British Researchers May Have Lucked Into a Treatment for Most Cancers

The BBC is reporting that researchers at the University of Cardiff have achieved something of a breakthrough in the treatment of most kinds of cancer. If it pans out, the deadly disease could become a lot less deadly and a lot more manageable. However, a lot of research needs to be done before the treatment shows up in a clinical setting.

Traditionally, three ways exist for treating cancers, surgery, chemotherapy, and radiation. Each of these methods has drawbacks. Surgery will often not get all of the cancer, which will continue to ravage the body. Chemo and radiation tend to damage the healthy tissue that surrounds the tumor, causing the patient to get sick, lose their hair, and suffer nausea.

The latest, cutting edge cancer treatment is called immunotherapy. The idea is to train the body’s immune cells to attack cancer cells using a living drug called Car-T. The drawback of this method is that it is highly specific, expensive, and is only effective against certain kinds of cancer such as leukemia.

Now the researchers at the University of Cardiff have found a type of immune cell that can be trained to kill a wide variety of cancers. If the method proves to be effective in patients, it will be a game-changer for the treatment of cancer. What was once a deadly disease that, at best, needs months of agonizing treatment to send into remission could be vanquished with a relatively simple therapy. The BBC explains how a type of immune cell called a T-cell could become a smart bullet that could make death from many cancers rare.

“Our immune system is our body’s natural defense against infection, but it also attacks cancerous cells. The scientists were looking for “unconventional” and previously undiscovered ways the immune system naturally attacks tumors. What they found was a T-cell inside people’s blood. This is an immune cell that can scan the body to assess whether there is a threat that needs to be eliminated. The difference is this one could attack a wide range of cancers.”

T-cells have a kind of receptor that allows them to detect other cells chemically, seeking out a molecule called MR1 that is on the surface of every cell. This allows them to attack infections, thus curing the human body of a wide variety of diseases. The Cardiff researchers have found a particular kind of T-cell that can locate the chemical signature of a host of cancers, allowing them to seek them out and eradicate them.

“The idea is that a blood sample would be taken from a cancer patient. Their T-cells would be extracted and then genetically modified so they were reprogrammed to make the cancer-finding receptor. The upgraded cells would be grown in vast quantities in the laboratory and then put back into the patient. It is the same process used to make CAR-T therapies.”

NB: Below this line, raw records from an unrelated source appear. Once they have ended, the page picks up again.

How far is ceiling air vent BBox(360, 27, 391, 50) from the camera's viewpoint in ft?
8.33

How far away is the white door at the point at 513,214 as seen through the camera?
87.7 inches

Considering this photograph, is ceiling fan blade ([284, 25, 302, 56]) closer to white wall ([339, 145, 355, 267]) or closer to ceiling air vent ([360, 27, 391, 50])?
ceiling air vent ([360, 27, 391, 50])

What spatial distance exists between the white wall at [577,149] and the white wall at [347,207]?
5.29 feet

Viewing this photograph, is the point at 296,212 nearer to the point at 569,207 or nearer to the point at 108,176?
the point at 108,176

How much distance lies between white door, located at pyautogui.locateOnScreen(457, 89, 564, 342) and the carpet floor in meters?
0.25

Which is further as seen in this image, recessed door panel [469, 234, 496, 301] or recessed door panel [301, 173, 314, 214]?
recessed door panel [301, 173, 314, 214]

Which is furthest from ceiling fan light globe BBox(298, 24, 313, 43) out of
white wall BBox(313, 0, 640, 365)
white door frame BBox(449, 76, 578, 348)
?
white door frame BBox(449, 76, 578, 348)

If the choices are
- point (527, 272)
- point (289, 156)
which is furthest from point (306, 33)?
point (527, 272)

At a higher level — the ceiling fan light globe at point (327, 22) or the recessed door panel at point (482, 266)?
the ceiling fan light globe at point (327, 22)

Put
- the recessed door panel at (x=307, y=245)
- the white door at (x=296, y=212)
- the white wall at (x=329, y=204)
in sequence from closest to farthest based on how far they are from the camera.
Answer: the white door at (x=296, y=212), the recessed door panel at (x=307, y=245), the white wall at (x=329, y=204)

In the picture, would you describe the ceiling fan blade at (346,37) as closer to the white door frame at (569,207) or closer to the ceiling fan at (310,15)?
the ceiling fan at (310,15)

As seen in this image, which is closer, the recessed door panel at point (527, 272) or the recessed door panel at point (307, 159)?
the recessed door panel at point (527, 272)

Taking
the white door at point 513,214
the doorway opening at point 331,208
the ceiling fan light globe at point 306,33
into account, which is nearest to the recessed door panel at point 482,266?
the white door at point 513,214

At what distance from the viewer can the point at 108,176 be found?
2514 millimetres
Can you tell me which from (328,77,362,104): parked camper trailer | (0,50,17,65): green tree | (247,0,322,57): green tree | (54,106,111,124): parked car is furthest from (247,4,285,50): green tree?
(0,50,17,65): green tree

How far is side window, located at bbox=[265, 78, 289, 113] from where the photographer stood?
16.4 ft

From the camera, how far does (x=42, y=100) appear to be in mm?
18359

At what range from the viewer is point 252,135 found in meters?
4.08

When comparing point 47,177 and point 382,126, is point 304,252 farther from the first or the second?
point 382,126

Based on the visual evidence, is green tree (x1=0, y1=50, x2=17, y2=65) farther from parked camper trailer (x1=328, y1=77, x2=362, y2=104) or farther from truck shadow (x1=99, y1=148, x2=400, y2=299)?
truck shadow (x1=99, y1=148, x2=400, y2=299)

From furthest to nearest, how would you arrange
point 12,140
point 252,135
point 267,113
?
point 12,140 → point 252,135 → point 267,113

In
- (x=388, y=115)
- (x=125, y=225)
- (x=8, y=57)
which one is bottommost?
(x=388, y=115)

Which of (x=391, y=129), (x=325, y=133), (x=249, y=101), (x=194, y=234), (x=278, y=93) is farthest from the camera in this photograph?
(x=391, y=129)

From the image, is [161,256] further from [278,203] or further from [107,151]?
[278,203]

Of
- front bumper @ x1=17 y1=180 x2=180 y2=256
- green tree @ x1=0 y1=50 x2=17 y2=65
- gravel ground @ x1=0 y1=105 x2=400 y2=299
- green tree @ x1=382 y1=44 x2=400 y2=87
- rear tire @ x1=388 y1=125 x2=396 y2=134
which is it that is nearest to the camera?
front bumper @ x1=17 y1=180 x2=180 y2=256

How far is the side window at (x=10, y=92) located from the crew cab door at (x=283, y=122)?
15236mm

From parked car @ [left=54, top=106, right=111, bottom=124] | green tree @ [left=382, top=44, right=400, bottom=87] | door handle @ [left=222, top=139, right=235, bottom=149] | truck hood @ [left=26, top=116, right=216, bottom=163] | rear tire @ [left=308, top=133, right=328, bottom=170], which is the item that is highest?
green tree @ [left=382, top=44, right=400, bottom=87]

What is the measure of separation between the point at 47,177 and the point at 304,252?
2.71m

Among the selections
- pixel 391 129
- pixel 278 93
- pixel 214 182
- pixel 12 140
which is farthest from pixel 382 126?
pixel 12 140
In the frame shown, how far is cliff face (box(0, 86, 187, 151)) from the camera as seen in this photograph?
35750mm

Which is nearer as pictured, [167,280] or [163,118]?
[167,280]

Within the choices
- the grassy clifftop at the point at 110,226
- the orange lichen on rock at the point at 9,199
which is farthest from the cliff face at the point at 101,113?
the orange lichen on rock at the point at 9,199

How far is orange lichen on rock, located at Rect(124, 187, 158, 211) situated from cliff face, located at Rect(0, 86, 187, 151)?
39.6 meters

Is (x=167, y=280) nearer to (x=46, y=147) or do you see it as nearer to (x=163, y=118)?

The researchers caution that the new therapy has only been tested in the lab and on certain animals. The tests, which killed cancers including lung, melanoma, leukemia, colon, breast, prostate, bone and ovarian have proven to be promising. However, years of human trials reside ahead before the treatment can be proven safe and effective for human patients. Science Alert notes:

“To that end, the next step for the team – in addition to organizing future clinical trials – will be learning more about the mechanisms that enable MR1 to identify cancer cells at a molecular level.”

Typically, human trials take anywhere from five to ten years to discover whether or not a type of therapy being researched is both safe and effective. The type of treatment that has this much potential could be fast-tracked if preliminary results in human trials prove to be promising.

Immunotherapy has some significant advantages over more conventional cancer treatments. It does not touch healthy tissue, so fewer side effects present themselves. Also, modified T-cells can hunt down and destroy all of the cancer cells in the human body. That characteristic of the therapy makes it less likely that cancer will return to someone who has had the original disease sent into remission.